Invest in the Common Good.

Commentator: 
Rev. Gayle Catinella
Audio: 
Download: Audio icon 00148.mp3
Transcript: 

My oldest grandson has started Kindergarten. We have been anticipating this for a while: taking him out to buy scissors and crayons, talking about learning to read as a necessary prelude to becoming a paleontologist, giving tips for riding the bus. Of course, no one knew exactly how school would be until last week, and now we know it is in person. And so I am terrified, even as I deeply respect the hard decisions everyone has had to make.

I called him after his first day. Grandma, he said, there is a huuuuge playground, and we got to go twice to play!!! Twice Grandma!!! As he showed me his dinosaur lunchbox, it was clear that recess will be his favorite class. His innocent excitement warmed my heart. His parents have done a great job managing anxiety and promoting things that are helpful, like wearing a mask and liberal use of sanitizer.

EXTRACTED DATA

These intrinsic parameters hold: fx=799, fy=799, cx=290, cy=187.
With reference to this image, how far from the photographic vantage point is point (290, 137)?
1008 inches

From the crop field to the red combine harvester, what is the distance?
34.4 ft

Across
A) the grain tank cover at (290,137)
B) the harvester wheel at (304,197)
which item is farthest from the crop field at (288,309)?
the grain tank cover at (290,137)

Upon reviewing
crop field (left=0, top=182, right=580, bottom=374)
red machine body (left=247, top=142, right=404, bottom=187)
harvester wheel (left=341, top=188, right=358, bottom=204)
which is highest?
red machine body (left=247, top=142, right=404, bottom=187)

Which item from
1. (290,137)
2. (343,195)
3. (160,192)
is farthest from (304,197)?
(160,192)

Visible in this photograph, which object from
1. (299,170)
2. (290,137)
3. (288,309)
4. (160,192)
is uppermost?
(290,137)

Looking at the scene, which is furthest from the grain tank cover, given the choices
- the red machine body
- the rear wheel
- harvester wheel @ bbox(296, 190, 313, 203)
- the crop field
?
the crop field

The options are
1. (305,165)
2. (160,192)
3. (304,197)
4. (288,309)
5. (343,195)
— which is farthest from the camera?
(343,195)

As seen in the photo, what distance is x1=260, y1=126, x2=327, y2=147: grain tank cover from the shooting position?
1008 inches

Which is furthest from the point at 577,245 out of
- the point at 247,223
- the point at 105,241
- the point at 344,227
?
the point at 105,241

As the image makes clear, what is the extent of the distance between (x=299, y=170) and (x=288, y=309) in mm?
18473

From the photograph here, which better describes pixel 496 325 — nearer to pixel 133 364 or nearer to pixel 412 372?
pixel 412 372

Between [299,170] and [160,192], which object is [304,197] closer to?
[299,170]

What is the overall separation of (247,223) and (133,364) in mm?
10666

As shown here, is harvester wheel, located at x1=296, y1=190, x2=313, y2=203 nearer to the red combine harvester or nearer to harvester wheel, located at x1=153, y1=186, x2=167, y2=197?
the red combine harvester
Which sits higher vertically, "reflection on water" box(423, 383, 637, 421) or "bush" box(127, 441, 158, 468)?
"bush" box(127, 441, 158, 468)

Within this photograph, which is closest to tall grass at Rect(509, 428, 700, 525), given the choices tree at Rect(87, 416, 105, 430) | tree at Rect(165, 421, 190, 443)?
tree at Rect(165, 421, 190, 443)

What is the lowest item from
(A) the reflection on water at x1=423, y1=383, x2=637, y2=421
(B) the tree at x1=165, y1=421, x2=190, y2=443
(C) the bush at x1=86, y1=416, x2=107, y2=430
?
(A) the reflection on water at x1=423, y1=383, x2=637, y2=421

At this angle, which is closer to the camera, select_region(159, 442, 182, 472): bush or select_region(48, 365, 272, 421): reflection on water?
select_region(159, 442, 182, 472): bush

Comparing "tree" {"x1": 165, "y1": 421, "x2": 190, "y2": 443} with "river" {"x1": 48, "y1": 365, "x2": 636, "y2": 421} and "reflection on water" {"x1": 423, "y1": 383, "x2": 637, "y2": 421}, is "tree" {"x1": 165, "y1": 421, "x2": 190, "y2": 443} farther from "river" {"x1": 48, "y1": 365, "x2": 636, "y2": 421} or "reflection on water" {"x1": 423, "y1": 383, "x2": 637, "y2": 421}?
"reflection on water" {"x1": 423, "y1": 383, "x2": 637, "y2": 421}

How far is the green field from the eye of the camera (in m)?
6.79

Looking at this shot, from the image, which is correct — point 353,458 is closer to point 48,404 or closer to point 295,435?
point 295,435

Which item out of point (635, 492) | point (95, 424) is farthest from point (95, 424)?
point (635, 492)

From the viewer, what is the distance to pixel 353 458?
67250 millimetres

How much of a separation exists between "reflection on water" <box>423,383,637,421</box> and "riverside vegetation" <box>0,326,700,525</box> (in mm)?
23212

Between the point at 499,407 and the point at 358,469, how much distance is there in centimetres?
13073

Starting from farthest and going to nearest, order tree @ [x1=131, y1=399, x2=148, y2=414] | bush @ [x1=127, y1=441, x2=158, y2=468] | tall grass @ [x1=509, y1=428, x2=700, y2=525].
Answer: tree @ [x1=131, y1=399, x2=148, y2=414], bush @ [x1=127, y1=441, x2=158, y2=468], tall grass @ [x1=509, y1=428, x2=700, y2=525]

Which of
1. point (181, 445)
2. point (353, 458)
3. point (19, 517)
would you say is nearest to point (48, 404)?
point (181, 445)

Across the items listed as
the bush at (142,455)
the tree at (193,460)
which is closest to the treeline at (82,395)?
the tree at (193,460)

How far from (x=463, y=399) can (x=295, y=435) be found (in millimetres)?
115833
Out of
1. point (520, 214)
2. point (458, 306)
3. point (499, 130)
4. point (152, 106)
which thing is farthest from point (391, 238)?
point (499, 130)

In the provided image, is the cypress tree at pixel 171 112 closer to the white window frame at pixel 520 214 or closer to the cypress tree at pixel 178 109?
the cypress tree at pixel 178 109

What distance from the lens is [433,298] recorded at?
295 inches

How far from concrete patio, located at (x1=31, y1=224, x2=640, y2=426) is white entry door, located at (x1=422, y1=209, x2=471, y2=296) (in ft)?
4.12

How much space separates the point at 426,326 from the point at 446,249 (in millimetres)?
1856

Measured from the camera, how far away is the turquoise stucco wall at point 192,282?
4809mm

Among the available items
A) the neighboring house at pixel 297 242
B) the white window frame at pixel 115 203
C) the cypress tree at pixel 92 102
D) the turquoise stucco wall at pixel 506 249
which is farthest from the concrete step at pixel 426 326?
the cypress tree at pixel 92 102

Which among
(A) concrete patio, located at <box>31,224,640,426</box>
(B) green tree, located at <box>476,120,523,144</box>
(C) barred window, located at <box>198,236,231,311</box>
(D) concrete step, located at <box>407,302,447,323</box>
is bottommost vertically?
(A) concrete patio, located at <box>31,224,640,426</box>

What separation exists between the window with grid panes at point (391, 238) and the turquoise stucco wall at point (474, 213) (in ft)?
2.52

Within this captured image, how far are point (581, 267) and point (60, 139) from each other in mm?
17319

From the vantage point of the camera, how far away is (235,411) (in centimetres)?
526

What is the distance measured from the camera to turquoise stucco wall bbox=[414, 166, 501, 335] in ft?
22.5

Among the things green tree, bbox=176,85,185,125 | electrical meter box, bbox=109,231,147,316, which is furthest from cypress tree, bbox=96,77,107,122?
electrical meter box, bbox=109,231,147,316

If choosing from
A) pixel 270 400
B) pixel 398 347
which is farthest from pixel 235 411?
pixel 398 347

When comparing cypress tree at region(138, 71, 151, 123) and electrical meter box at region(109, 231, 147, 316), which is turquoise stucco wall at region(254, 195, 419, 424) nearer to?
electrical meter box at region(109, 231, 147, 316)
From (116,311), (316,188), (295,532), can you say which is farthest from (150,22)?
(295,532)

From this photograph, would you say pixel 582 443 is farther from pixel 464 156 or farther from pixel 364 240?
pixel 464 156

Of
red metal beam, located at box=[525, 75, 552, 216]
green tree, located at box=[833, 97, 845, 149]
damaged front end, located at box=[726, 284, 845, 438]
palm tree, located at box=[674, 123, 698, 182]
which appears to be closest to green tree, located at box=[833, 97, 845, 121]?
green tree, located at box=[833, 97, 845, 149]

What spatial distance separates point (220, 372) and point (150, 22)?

BRIEF 1
Rewrite the paragraph of the commentary that begins "I called him after his first day" in a shorter form, keeping its main facts.
BRIEF 2
From the commentary, copy out the stretch from "My oldest grandson" through "had to make.".

YOUR SOLUTION 1
After his first day, the grandson excitedly reported a huge playground where the class got to play twice. He showed off his dinosaur lunchbox, and recess was clearly his favorite class. His excitement warmed the speaker's heart. His parents have managed anxiety well and encouraged helpful habits such as wearing a mask and using plenty of sanitizer.

YOUR SOLUTION 2
My oldest grandson has started Kindergarten. We have been anticipating this for a while: taking him out to buy scissors and crayons, talking about learning to read as a necessary prelude to becoming a paleontologist, giving tips for riding the bus. Of course, no one knew exactly how school would be until last week, and now we know it is in person. And so I am terrified, even as I deeply respect the hard decisions everyone has had to make.